Sri Lanka : Massacre des prisonniers tamouls confirmé par une video

lundi 18 janvier 2010.
 

Crimes de guerre, Colombo pointé du doigt par l’ONU

La vidéo tournée en mai 2009 montrant l’exécution sommaire de prisonniers par des militaires sri lankais 
est authentique, affirme un représentant des Nations unies après une analyse effectuée par des experts indépendants.

Un groupe d’hommes dénudés, les yeux bandés, à genoux près d’un champ dans lequel gisent déjà plusieurs cadavres. Les prisonniers sont froidement exécutés un à un, d’une balle dans la tête, par des individus vêtus d’uniformes de l’armée sri lankaise. Ces mises à mort sont rapportées dans un document vidéo diffusé le 25 août 2009 par la chaîne britannique Channel Four. Il aurait été filmé à l’aide d’un téléphone mobile, par un militaire sri lankais présent sur les lieux.

Tous les dirigeants de la guérilla auraient été tués

Réalité ou montage  ? La polémique a fait rage autour de ces terribles images incriminant les forces gouvernementales de Colombo au lendemain de leur victoire sur la rébellion tamoule. Une polémique qui prend aujourd’hui un tour nouveau avec les affirmations de Philip Alston – nommé en 2004 rapporteur spécial auprès du Conseil des droits de l’homme et de l’Assemblée générale de l’ONU sur les exécutions extrajudiciaires, sommaires ou arbitraires –, qui authentifie la vidéo. Elle aurait été tournée en mai 2009, à la fin des opérations opposant l’armée aux rebelles des Tigres de libération de l’Eelam tamoul (LTTE), dont les victimes seraient des membres. « Le document a été analysé par trois experts indépendants dont la compétence est incontestable », a expliqué Philip Alston. Selon lui, leurs analyses contredisent celles effectuées précédemment par une équipe sri lankaise dont deux des quatre membres appartenaient à l’armée. Concluant à un faux, Colombo avait estimé qu’il n’y avait pas lieu d’ouvrir une enquête.

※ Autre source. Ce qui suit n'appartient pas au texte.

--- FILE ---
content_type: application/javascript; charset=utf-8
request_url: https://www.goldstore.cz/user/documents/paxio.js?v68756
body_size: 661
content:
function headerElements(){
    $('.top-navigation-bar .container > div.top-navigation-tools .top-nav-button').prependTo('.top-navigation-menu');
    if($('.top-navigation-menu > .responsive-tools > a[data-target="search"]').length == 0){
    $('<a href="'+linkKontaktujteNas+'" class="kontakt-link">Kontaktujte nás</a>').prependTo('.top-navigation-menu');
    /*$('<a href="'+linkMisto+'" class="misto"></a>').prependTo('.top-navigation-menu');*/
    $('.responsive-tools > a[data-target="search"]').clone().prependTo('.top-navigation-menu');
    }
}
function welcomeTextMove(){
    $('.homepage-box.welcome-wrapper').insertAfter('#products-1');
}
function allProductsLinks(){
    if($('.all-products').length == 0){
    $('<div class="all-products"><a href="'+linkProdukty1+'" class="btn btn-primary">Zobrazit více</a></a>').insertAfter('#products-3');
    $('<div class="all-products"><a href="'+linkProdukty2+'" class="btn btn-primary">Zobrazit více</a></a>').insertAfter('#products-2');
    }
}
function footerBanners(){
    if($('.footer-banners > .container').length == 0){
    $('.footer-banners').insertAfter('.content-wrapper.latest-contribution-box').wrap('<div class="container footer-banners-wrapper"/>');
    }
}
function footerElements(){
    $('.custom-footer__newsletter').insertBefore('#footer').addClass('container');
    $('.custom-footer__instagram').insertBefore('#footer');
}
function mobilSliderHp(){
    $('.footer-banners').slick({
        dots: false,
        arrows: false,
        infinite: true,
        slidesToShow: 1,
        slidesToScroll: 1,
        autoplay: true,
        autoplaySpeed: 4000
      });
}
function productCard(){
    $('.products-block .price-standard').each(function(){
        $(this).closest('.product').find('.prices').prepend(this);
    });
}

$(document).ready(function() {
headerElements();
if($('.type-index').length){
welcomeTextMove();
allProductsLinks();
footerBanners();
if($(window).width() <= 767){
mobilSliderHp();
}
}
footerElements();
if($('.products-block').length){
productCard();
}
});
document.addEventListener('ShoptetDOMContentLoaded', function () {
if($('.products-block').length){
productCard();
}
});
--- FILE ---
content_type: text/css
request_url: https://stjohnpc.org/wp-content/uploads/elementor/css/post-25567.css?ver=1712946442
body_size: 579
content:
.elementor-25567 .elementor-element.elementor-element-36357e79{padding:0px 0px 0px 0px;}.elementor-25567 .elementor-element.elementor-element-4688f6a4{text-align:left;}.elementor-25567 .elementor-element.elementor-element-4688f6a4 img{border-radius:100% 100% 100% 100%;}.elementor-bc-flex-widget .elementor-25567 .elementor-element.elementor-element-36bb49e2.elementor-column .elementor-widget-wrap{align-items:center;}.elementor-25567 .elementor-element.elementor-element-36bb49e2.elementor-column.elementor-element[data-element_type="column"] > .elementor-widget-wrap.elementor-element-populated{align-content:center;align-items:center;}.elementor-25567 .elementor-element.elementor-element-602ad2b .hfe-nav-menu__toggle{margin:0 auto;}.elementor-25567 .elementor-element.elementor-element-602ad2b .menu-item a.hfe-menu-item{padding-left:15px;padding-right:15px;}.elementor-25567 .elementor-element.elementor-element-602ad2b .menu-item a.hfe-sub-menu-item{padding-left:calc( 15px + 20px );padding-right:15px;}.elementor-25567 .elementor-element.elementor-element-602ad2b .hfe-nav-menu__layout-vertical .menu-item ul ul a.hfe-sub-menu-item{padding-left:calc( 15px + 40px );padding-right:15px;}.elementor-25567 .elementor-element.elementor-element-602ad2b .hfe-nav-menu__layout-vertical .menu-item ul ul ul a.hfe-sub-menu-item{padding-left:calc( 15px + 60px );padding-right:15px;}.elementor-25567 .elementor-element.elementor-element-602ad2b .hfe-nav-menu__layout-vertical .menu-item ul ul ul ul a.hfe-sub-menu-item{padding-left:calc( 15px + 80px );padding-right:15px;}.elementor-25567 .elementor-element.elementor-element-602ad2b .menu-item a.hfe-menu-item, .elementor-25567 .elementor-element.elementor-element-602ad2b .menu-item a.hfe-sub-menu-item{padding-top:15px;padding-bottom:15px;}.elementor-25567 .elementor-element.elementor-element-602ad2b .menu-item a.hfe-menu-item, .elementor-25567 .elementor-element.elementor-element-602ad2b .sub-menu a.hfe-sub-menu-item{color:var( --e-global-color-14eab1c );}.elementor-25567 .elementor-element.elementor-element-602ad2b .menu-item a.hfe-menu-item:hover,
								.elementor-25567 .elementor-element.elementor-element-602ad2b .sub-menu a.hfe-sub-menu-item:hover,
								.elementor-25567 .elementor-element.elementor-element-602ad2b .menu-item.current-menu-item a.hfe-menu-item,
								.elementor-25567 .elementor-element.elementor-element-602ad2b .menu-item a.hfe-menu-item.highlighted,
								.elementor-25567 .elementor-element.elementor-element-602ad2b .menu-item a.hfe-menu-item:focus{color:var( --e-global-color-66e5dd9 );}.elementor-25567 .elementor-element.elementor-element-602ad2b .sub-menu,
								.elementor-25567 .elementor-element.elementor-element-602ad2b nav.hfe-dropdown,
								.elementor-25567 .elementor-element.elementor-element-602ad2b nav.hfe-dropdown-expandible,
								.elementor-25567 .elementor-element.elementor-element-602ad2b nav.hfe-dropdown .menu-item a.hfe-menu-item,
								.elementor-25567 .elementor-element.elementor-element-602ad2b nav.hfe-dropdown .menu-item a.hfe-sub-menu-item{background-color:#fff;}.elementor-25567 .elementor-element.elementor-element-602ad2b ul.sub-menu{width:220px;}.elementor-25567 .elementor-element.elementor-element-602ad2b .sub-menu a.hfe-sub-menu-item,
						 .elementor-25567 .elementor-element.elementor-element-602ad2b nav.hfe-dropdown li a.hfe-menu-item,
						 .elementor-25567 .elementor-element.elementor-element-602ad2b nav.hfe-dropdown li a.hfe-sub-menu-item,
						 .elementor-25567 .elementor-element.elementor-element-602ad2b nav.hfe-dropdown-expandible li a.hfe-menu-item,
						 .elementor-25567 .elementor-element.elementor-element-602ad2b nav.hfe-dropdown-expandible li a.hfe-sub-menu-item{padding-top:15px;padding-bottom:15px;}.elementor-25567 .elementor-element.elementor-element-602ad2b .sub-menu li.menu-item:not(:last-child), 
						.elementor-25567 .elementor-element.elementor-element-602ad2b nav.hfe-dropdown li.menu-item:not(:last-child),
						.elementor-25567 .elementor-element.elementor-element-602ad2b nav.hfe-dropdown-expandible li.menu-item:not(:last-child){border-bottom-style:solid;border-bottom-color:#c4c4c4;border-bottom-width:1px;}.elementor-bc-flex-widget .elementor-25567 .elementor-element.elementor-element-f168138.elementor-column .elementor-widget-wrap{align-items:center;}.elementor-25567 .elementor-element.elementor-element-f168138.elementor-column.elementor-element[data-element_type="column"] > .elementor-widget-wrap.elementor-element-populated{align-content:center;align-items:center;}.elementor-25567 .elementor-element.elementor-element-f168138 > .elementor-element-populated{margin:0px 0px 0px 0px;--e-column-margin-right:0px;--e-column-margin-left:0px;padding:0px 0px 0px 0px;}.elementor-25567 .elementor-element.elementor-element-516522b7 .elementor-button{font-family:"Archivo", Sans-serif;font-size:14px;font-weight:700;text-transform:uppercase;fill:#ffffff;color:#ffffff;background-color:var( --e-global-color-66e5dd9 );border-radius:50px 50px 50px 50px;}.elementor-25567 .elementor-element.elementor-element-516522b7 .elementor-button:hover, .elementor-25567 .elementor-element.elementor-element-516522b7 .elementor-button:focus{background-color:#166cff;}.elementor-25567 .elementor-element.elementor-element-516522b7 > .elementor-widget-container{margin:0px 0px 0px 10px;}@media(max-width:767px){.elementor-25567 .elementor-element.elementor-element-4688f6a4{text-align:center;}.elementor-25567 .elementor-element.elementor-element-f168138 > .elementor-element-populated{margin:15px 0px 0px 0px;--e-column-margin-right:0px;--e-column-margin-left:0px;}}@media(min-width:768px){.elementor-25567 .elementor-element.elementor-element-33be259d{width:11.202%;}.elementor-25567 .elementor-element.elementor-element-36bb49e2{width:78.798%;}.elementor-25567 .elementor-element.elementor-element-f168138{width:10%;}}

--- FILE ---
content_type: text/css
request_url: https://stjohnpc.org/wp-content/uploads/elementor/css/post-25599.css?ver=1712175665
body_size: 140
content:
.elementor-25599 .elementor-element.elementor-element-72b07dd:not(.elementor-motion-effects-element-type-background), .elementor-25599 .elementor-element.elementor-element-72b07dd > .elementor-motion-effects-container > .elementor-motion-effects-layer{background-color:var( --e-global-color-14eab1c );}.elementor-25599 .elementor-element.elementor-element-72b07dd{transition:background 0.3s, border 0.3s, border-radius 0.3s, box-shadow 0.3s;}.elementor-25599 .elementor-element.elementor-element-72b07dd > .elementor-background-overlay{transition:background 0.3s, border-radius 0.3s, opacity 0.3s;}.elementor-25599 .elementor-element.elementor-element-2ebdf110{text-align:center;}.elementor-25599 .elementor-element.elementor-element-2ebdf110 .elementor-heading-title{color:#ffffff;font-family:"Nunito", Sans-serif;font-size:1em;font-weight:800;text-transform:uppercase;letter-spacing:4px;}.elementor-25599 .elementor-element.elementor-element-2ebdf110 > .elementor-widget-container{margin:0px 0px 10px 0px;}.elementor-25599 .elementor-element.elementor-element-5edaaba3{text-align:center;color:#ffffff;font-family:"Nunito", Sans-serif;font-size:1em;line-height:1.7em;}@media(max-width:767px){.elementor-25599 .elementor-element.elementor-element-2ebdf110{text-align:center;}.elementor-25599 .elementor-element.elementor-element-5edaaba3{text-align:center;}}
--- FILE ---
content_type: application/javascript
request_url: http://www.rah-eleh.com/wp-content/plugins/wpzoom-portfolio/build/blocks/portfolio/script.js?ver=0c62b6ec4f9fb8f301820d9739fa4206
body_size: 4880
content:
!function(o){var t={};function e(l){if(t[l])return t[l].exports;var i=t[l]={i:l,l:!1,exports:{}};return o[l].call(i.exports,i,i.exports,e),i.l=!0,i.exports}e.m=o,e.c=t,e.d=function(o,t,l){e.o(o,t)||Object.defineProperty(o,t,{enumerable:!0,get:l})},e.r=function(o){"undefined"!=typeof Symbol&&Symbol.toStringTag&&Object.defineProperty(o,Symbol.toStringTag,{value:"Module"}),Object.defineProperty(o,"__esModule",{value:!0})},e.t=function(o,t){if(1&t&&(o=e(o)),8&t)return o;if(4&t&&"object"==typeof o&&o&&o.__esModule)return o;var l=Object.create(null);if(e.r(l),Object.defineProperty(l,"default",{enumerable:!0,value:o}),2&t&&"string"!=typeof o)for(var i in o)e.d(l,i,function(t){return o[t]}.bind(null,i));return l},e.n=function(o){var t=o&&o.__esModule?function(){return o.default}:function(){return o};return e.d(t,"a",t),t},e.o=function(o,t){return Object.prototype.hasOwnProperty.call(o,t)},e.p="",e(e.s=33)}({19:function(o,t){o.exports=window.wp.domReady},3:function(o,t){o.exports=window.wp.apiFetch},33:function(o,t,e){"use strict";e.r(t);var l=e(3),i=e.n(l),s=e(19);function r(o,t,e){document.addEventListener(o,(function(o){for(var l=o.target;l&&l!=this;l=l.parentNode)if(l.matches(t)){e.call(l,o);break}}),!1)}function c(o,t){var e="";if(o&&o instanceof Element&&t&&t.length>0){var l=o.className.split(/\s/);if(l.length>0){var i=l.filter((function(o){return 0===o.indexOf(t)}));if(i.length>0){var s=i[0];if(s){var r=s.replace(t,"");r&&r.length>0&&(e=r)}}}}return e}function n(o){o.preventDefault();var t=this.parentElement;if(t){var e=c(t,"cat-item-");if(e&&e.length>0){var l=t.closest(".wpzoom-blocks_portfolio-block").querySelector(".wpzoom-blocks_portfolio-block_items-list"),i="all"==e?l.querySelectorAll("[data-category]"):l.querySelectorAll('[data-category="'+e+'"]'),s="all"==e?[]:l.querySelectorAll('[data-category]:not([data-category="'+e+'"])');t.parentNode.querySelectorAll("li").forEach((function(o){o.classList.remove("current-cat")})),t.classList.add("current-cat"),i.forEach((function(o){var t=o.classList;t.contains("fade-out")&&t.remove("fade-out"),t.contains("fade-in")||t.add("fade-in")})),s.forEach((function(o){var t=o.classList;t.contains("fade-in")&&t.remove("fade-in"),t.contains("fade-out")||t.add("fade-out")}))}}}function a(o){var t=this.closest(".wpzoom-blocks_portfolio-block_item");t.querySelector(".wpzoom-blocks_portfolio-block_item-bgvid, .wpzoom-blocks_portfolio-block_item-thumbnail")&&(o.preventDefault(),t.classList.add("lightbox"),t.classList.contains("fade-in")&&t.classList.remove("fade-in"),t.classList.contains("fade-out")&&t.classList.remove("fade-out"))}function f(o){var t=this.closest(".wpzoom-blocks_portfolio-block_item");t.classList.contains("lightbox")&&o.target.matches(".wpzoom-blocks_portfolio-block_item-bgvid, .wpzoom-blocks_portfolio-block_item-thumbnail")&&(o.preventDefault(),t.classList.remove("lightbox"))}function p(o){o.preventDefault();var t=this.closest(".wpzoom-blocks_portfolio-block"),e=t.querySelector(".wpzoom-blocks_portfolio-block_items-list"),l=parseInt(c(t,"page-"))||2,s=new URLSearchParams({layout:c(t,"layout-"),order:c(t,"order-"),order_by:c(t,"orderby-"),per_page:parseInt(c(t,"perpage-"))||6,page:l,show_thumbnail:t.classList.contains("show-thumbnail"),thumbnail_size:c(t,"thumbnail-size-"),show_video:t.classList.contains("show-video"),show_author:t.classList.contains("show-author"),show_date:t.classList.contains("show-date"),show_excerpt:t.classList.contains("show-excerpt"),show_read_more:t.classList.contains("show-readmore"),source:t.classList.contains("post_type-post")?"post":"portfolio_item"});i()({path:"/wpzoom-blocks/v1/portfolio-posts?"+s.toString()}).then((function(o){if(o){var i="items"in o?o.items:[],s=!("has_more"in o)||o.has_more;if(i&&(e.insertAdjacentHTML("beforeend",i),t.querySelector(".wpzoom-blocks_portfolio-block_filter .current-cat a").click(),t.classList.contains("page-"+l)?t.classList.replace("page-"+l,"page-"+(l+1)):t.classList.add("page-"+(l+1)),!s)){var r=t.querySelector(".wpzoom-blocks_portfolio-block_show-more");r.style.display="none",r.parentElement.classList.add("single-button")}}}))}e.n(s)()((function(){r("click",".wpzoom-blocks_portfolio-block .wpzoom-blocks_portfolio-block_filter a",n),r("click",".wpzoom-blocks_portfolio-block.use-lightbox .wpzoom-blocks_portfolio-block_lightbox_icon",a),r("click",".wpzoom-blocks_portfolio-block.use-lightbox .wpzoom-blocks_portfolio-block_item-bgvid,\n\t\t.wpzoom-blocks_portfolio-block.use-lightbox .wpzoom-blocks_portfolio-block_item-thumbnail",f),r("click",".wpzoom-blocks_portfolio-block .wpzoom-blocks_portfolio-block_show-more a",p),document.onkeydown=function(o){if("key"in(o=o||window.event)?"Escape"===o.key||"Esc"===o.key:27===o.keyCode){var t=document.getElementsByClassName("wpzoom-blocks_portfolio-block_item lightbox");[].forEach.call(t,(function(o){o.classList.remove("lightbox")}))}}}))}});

À l’inverse, le rapporteur de l’ONU déclare qu’elle s’impose pour déterminer si cette vidéo constitue la preuve de « crimes de guerre et d’autres violations graves du droit humanitaire international et des droits de l’homme qui auraient été commis au Sri Lanka ». Le gouvernement sri lankais a accusé l’ONU de mener croisade pour le faire comparaître devant des tribunaux de guerre. Le 18 mai, après une offensive de cinq mois, l’armée s’était emparée de la dernière poche tenue par les Tigres dans le nord-est de l’île, tuant tous les dirigeants de la guérilla, dont son chef Velupillaï Prabhakaran. Les Nations unies portaient à 7 000 le nombre de civils ayant perdu la vie depuis janvier dans la zone de guerre où l’armée sri lankaise avait lancé l’offensive. Sur le terrain, la Croix-Rouge avait décrit une « catastrophe humanitaire inimaginable » face à ces centaines de milliers de personnes déplacées, fuyant bombardements et combats. Près de 300 000 civils, en majorité de la minorité tamoule, avaient été internés dans des camps, dans des conditions de survie épouvantables. Fin octobre, le haut-commissariat de l’ONU pour les droits de l’homme avait estimé que les allégations d’atrocités commises durant la guerre civile – toujours niées par Colombo – justifieraient la mise sur pied d’une mission d’enquête indépendante.

Le ministre de la défense mis en cause

En mai, le gouvernement sri lankais avait pourtant réussi à échapper à une condamnation des Nations unies. Mais de nouvelles charges ont ressurgi en novembre, lorsque l’ancien chef des armées, le vainqueur des Tigres et actuel candidat à l’élection présidentielle, Sarath Fonseka, a affirmé que les militaires avaient reçu l’ordre du ministre de la Défense d’exécuter des dirigeants de la guérilla au moment où ils se rendaient. Selon lui, le ministre Gotabhaya Rajapakse, frère de l’actuel président, avait donné des instructions aux commandants sur le terrain de ne pas faire de prisonniers dans les jours qui avaient précédé, en mai, la débâcle des séparatistes tamouls et leur reddition.